Growing up in Massachusetts, Armando Anthony “Chick” Corea was schooled not only in bebop, jazz, salsa and flamenco, but also the classical compositions of Beethoven and Mozart, which led to his rise as a piano player, keyboardist and composer. His fearless mixing of Latin genres and jazz has led him to perform with a wide range of artists such as Mongo Santamaria, Sarah Vaughan, Miles Davis and the London Philharmonic. Corea is a tireless composer and continues to develop new projects, most recently forming Chick Corea & The Vigil, as he continues to make a mark in the contemporary jazz scene.
Twenty years ago, Lauper released She’s So Unsual and quickly became a force to reckoned with in pop music. The album became the first debut by a female to have four top-five hits on the Billboard charts. But Lauper’s appeal went beyond music - her distinct style and daring fashion sense had little girls everywhere dressing like her. Lauper, born and raised in Queens by an Italian-American mother, was shaped by the city that was home to millions of Italians who migrated to the United States in search of new dreams and opportunities. From her discernible New York accent to her early endorsement of Manhattan’s legendary vintage shop Screaming Mimi’s, Lauper has challenged traditions and continues to find success, most recently as the brilliant mind behind the Tony Award-winning musical, Kinky Boots.

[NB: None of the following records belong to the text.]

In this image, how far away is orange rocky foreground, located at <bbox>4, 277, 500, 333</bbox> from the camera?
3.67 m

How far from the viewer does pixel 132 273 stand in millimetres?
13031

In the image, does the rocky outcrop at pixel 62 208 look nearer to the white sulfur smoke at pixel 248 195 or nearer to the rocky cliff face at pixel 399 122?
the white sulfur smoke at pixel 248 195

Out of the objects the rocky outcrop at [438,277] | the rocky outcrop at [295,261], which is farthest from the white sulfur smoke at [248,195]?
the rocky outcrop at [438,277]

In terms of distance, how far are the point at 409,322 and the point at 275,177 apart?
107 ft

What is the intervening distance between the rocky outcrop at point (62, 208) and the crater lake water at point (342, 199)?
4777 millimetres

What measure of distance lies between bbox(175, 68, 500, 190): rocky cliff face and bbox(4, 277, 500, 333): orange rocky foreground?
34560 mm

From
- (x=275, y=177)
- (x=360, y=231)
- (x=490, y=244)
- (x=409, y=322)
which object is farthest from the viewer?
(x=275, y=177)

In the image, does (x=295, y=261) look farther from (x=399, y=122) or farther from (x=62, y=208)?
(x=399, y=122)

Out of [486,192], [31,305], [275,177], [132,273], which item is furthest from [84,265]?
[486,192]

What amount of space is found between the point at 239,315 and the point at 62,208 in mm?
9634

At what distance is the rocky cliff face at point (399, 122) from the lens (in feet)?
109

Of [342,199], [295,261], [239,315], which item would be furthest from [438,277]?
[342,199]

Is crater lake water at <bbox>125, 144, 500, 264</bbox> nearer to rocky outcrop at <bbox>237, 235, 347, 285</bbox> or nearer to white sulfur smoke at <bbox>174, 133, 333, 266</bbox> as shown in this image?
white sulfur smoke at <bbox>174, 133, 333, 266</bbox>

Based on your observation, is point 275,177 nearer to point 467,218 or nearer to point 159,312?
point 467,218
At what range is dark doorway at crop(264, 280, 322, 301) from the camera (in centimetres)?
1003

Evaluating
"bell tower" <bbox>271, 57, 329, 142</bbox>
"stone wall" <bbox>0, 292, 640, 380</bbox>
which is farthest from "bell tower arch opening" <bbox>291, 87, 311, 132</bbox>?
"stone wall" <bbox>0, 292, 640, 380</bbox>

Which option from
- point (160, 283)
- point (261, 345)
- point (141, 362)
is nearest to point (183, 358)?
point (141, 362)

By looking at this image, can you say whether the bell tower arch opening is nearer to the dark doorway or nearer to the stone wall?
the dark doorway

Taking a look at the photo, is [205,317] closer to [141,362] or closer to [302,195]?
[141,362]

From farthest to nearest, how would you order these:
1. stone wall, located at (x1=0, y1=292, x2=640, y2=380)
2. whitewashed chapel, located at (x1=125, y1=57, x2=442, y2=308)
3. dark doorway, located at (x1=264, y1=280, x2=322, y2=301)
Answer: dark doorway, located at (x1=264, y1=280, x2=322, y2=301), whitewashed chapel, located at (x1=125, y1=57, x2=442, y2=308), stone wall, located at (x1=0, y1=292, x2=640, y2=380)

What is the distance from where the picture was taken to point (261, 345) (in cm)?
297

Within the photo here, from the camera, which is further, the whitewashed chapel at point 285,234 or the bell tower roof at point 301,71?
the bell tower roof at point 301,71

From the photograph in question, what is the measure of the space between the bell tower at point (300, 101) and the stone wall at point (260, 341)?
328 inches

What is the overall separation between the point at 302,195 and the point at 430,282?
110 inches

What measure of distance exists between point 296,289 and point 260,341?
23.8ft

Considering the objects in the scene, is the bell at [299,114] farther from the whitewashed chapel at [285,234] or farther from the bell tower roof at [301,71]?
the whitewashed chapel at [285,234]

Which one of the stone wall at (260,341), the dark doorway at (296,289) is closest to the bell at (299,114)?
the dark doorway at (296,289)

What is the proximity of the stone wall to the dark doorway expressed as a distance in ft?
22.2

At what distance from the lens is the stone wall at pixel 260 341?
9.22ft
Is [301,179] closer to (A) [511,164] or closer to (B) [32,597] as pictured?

This young singer-songwriter, born and raised in Philadelphia, wears her appreciation for her Italian heritage proudly and permanently. The tattoo enthusiast has the Italian flag inked on the inside of her wrist and the words “La Mia Famiglia” (“My Family”) and “Ti Amo” (I Love You) on her chest. Perri is known to draw from her most personal experiences to pen the sincere lyrics to her songs – “Jar of Hearts,” her first hit, is as frank as a breakup song gets. She has traveled to Italy, speaks the language and credits her close-knit family with instilling important values, like maintaining a down-to-earth approach to her well deserved fame and acclaim.